* start *

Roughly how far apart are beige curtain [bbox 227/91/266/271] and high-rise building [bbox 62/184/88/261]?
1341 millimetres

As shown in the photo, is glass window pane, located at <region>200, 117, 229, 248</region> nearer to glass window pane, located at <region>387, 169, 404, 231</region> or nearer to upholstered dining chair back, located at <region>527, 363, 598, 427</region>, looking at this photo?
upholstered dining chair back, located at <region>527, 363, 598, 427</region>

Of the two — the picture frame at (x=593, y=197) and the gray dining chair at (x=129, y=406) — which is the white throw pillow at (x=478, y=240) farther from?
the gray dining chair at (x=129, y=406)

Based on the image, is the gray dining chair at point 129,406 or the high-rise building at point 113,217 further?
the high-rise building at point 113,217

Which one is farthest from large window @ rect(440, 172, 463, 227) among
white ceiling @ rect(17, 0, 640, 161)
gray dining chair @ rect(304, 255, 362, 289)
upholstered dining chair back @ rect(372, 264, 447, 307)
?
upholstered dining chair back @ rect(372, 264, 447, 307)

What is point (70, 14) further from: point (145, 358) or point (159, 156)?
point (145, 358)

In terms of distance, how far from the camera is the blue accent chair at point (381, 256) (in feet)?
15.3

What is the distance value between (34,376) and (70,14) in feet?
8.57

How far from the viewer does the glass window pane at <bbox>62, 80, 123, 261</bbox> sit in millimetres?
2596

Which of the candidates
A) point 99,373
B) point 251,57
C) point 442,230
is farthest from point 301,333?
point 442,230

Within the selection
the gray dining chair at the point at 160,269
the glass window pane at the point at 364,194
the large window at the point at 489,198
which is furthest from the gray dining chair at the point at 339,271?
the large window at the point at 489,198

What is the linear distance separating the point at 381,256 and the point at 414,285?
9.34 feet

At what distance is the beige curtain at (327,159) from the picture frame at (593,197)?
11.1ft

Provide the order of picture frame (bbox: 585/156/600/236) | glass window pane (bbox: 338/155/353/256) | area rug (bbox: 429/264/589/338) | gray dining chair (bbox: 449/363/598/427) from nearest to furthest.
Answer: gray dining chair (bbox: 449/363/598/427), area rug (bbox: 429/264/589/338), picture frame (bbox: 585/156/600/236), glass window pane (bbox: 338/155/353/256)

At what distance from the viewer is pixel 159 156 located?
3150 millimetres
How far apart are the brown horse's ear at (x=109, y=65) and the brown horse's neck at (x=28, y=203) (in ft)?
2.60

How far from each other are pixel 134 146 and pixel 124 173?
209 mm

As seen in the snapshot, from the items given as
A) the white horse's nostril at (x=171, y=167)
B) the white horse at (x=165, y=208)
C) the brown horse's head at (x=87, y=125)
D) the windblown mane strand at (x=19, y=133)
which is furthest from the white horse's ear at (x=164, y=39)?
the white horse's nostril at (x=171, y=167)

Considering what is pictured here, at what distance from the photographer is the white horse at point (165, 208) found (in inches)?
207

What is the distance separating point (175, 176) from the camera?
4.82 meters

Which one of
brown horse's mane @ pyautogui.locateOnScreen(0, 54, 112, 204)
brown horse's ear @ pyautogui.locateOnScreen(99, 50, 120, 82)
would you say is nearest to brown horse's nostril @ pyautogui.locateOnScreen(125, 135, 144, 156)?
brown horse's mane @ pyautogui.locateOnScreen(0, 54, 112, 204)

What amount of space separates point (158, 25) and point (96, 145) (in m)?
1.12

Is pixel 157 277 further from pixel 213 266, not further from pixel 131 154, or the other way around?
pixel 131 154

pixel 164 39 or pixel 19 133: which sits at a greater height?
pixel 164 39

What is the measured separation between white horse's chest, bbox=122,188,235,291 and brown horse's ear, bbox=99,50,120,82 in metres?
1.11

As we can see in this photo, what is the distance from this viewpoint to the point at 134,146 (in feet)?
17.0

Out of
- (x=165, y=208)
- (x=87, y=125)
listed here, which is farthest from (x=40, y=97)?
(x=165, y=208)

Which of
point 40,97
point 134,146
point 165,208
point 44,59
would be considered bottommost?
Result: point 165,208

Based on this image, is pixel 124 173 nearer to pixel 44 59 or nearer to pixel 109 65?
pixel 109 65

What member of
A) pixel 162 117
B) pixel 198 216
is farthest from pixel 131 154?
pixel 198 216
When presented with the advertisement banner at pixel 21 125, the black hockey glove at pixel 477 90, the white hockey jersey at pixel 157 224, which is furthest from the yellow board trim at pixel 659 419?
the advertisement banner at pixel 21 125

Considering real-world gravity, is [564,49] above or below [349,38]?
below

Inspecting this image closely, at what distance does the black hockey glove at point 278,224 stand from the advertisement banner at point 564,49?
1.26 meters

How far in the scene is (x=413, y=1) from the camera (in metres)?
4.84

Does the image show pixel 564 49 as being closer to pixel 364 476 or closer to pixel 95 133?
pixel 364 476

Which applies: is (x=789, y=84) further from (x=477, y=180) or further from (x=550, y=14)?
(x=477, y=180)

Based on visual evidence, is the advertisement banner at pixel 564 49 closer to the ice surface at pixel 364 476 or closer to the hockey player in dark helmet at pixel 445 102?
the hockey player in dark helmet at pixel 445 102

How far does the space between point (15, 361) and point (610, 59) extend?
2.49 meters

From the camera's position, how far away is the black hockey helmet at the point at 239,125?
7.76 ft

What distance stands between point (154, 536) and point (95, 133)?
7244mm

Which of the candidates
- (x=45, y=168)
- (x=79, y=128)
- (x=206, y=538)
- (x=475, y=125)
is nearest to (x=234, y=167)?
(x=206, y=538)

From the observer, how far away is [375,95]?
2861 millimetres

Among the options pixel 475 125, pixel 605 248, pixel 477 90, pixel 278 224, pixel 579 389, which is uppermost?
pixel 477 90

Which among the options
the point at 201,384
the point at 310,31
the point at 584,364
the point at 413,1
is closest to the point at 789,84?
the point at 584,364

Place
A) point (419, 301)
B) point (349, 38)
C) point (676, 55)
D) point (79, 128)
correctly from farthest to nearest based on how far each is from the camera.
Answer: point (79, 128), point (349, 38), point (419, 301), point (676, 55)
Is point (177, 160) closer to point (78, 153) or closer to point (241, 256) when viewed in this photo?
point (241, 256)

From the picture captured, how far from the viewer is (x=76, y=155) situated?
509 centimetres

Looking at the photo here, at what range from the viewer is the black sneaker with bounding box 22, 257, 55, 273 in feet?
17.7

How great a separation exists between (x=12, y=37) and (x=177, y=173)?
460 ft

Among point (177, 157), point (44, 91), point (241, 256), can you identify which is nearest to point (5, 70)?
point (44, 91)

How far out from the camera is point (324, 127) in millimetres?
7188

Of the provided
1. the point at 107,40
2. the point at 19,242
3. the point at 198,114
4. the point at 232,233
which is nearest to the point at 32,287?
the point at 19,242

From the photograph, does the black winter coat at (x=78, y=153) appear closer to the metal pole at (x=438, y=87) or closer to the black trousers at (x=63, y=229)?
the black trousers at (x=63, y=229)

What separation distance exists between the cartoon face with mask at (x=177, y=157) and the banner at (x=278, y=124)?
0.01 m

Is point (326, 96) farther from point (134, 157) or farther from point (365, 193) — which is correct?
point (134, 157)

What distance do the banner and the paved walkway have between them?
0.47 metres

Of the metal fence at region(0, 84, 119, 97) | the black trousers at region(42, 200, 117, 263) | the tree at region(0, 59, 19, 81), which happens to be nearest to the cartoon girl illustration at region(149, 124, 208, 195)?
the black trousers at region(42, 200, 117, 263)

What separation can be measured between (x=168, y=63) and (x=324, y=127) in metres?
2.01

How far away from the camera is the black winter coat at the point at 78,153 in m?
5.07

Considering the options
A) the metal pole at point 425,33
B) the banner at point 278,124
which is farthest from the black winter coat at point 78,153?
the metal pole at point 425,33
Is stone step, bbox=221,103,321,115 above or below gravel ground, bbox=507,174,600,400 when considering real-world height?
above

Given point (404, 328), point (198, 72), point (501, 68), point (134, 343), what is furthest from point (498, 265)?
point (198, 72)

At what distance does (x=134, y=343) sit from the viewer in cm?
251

* end *

Copy out word for word the material starting with the line containing "Considering the options" and running through the last line of the material, including both of those lines.

Considering the options
A) the metal pole at point 425,33
B) the banner at point 278,124
which is farthest from the black winter coat at point 78,153?
the metal pole at point 425,33
Is stone step, bbox=221,103,321,115 above or below gravel ground, bbox=507,174,600,400 when considering real-world height?
above

Given point (404, 328), point (198, 72), point (501, 68), point (134, 343), what is furthest from point (498, 265)?
point (198, 72)

At what distance does (x=134, y=343) sit from the viewer in cm?
251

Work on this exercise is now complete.